→ **Extract to read**:

━━━━━━

I went to work on Wednesday thinking I only had one appointment. Who was I kidding? The plastic surgeon's office called and wanted me to be fit into Dr. K's schedule. Dr. K who would soon learn is a fantastic surgeon was going on a mission trip to repair cleft pallets and lips in Peru for a week. I felt really good about that because it gave me some more time to think about all of my options.
Sam picked up me from work; I
The options the breast surgeon Dr. DJ gave me where 1) lumpectomy with radiation; meaning removing the tumor and a little more healthy tissue followed by 5-6 weeks of radiation treatment 2) single mastectomy; the removal of the cancerous breast 3) bilateral (double) mastectomy; removal of both breasts. With both options 2 and 3 there is an option to reconstruct the breasts.
The options were overwhelming at best, but very informative. In order to reconstruct a breast Dr. K would implant a tissue expander underneath the chest muscle. He then would inject the expander with saline once a week until I reach my desired fullness. After the breast reached the size I chose, Dr. K would then implant a soft implant. After healing the nipple would be constructed and finally later in the office Dr. K would tattoo on the aereola.
As Sam and I left we felt very comfortable with him. We went to lunch and my mom called to get an update. I lost it. I cried in the middle of Fudruckers while waiting for my burger. I cried because it's unfair. My whole life crashed down in front of me. Nursing school was on hold, our chances of having another child may not happen, and I will never breastfeed again. It's unfair and I feel like I've been through enough. Not having all of the answers was frustrating, but I dried my tears and hung up the phone.

━━━━━━

→ **Dataset excerpt**:
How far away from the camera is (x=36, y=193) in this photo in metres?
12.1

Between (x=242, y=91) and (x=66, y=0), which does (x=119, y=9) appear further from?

━━━━━━

→ **Activities**:
A – In the account of choosing breast cancer treatment, how long would the radiation treatment last after a lumpectomy?
B – Carry on the account of choosing breast cancer treatment, starting after its last sentence.

→ **Solved tasks**:
A – 5-6 weeks.

B –
Sam then drove us to the Virginia Piper Cancer Center to meet with Shanda in genetics. Piper, for short, is a calming tranquil clinic lit with dim light and kind faces. Shanda met with us in a conference room and talked about the science of breast cancer genetics. In short, women have a 1 in 8 chance of developing breast cancer. On my dad's side of the family there are 2 women out of 5 with breast cancer. Nearly half.
28 year olds don't get cancer and there has to be a reason why this is happening. Shanda recommended I don the testing for the BRCA gene. This is the breast cancer gene. You can test for 1 or 2. If I were to test positive for BRCA 1 gene, being diagnosed under 30, in the next 10 years I have a nearly 60% chance of reoccurring breast cancer and a 40% chance of developing ovarian cancer.
If not for me I will do the testing for my sister and for my children. I feel it's important for our family to know what they are up against so they may get proper testing. It was a very overwhelming day, but really informative. Sam and I were feeling closer and closer to making a surgical decision on how we would first attack this monster.